─── Text ───

It is my delight to tell you all that, again, I have failed the book-a-week challenge. Last year was the first year I attempted, and failed, the challenge. As like last year, I thoroughly enjoyed the motivation the challenge gave me to read and I kept by my resolution to read books that interested me, not just small books that are quickly digested. I would like to say that my To Read list is 29 books shorter but I'm lucky if it's even the same length. I am constantly, constantly, constantly adding more books.

I have over 500 books on my To Read list. Even if I set aside a whole year just to read, there's no way I could read 365 of those, let alone more than 500. Be it that I am a slow reader that likes to stop and ponder and reread sections or that I was overseas for 8 months this year with no access to a library or that I have plenty enough to read for my university degree or I had other things in my life that take up my time, this year I have averaged a bit over one book per fortnight over the course of a year. At that rate, it will take me nearly 20 years to read all the books on my list. And during that time, more and more books will be added to the list (not to mention rereading all favourites).

As for those books on my To Read list, they are a combination of classical fiction and 20th century greats but by far the vast majority of the list have been published in the last twenty years. Books whose authors are not renowned but whose topics intrigue me - biographies, political thrillers, philosophy, poetry, science, sociology, and cross-disciplinary imaginings.

The point I make by pointing out the vast number of books I wish to read is that there are so many books that deserve to be read that it is nearly impossible to read them all. I am definitely a member of the school of thought where if you don't love what you're reading, put it down and look for something better because there will be something better out there. For we non-literature students and we who do not live in the high literature or publishing worlds, all we can really do is listen to our friends' recommendations, or perhaps a reviewer's, set aside some time and start reading what we can. It is for that reason that I have no time for those people that smugly say "Wait, you haven't read that yet?" or "I read that years ago in high school". So? What's your point? Instead of creating an appearance that you are highly refined, you just give the impression, at best, you are ignorant that another person's life experience can be different from yours, and at worst, that you enjoy putting others down to boost your own obviously fragile ego.

Luckily the vast majority of fellow book lovers I come across are far from self-satisfied. They hunger for naught but clean prose and a captivating plot, or if it is non-fiction, something that informs, inspires or comforts. There is no pretense; just unadulterated enthusiasm for books that they loved reading, appreciation for books that fomented critical thinking and indifference to books that just didn't really do it for them.

But I digress, this post is meant to be about the books I read this year. In the following list you will find quotes that stuck with me from each book (bar a few exceptions) and upon reflection, I find it interesting to see the pattern that emerges.

It seems I was curious about different regions of the world and why things are the way they are. I also sought the best way to prioritise my time and balance saying yes and no to commitments. I tried to, unsuccessfully, to understand how to judge someone when they perform both good and bad actions. It also appears there was tension between my faith about the arc of human progress and my growing numbness in response to the shit people do to each other. Above all, my book and quote choices reflect my love of learning and reading.

───

Continue the blog post about failing the book-a-week challenge from the point where it stops.

─── Supplied records ───

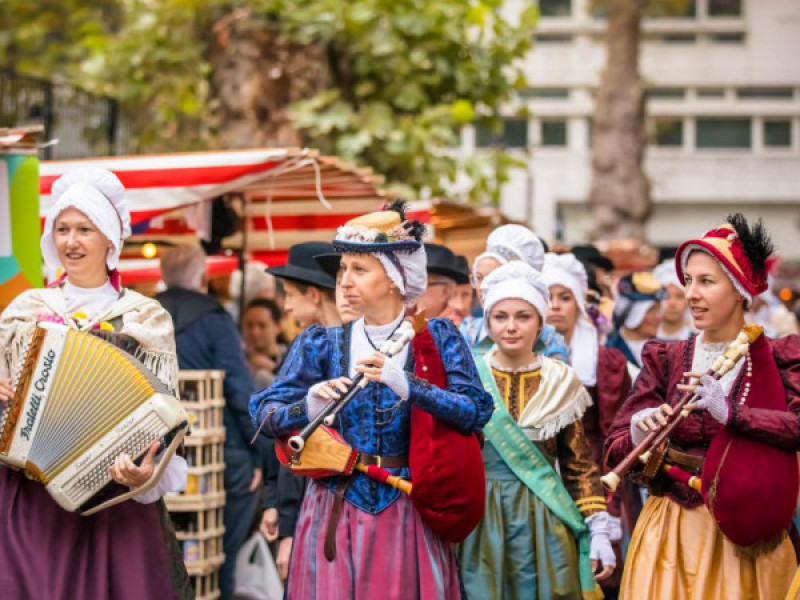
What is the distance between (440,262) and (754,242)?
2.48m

───
─── Supplied records ───

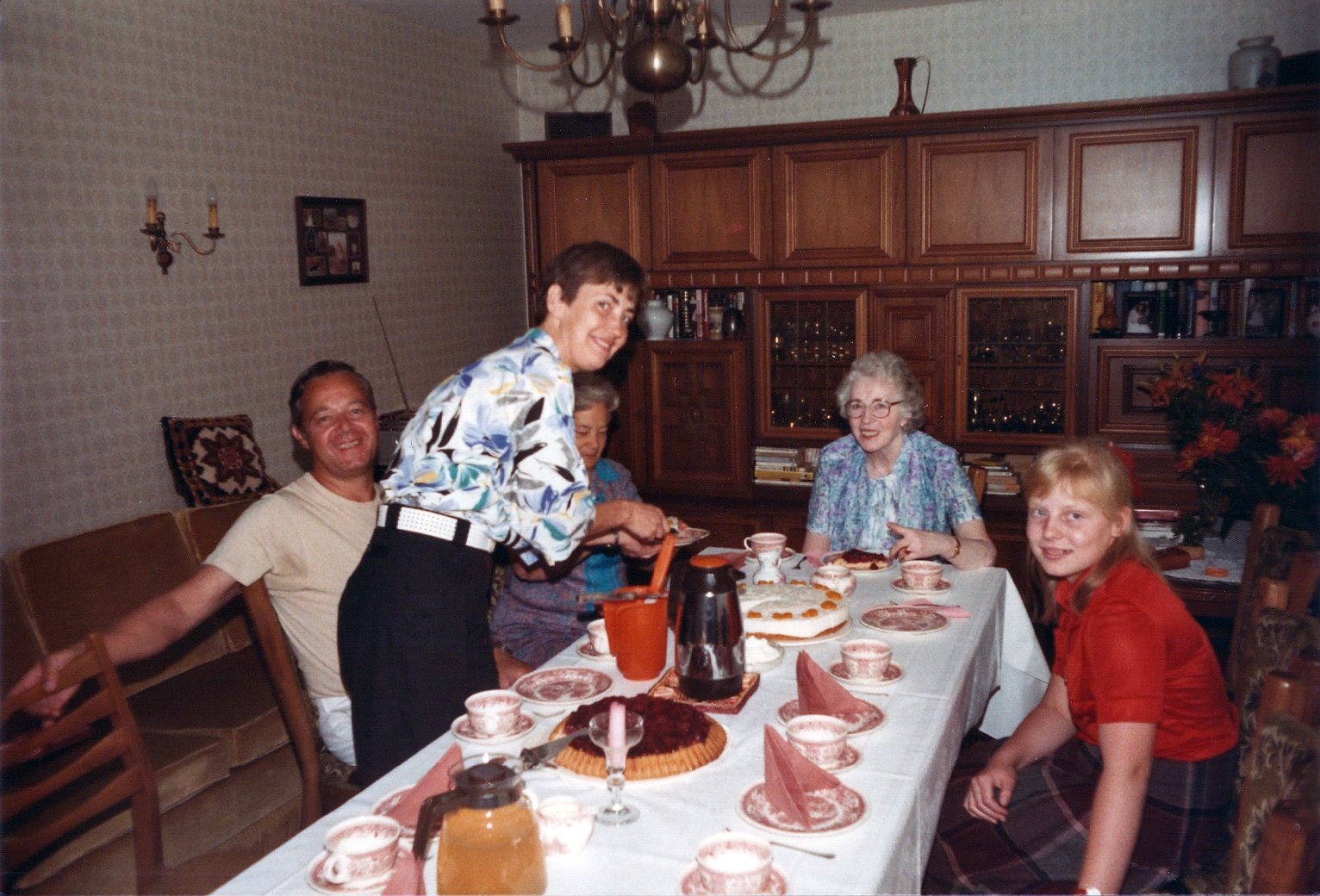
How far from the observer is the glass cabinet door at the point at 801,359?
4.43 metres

───
─── Supplied records ───

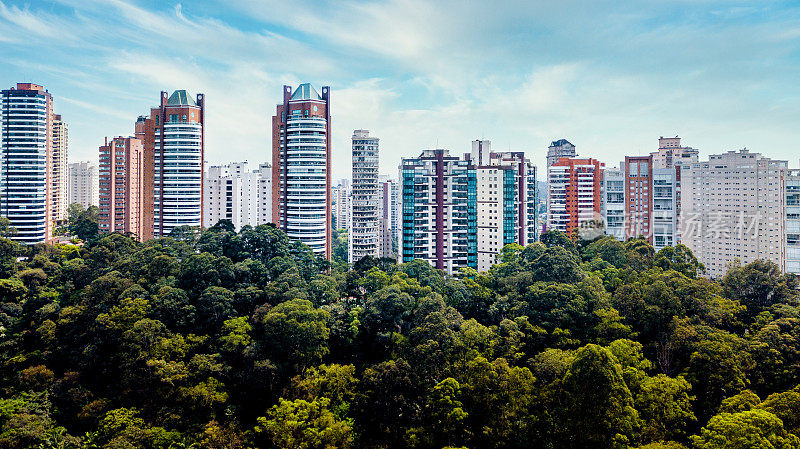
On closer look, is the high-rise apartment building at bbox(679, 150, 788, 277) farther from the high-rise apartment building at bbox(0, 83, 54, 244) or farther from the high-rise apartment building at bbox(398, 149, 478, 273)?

───

▶ **Result for this exercise**
So without further ado...

1. Regarding the Pain of Others

Susan Sontag

Compassion is an unstable emotion. It needs to be translated into action, or it withers. The question of what to do with the feelings that have been aroused, the knowledge that has been communicated. If one feels that there is nothing 'we' can do - but who is that 'we'? - and nothing 'they' can do either - and who are 'they'? - then one starts to get bored, cynical, apathetic.

...

Someone who is permanently surprised that depravity exists, who continues to feel disillusioned (even incredulous) when confronted with evidence of what humans are capable of inflicting in the way of gruesome, hands-on cruelties upon other humans, has not reached moral or psychological adulthood.

The first Susan Sontag book I've ever read and I liked it although it was different from what I expected.

2. A History of Eastern Europe

The Great Courses

Under capitalism, man exploits man. Under communism, it's just the opposite.

A really good history of Eastern Europe behind the iron curtain and the evolution of different countries since the curtain's fall.

3. Canada

William D Willis

Avoid at all costs. It does not explain major points in Canada's history and the parts it does explain are way too simplistic. To better understand Canadian culture and history, I would recommend Canada: The History of Us, a ten part docu-series.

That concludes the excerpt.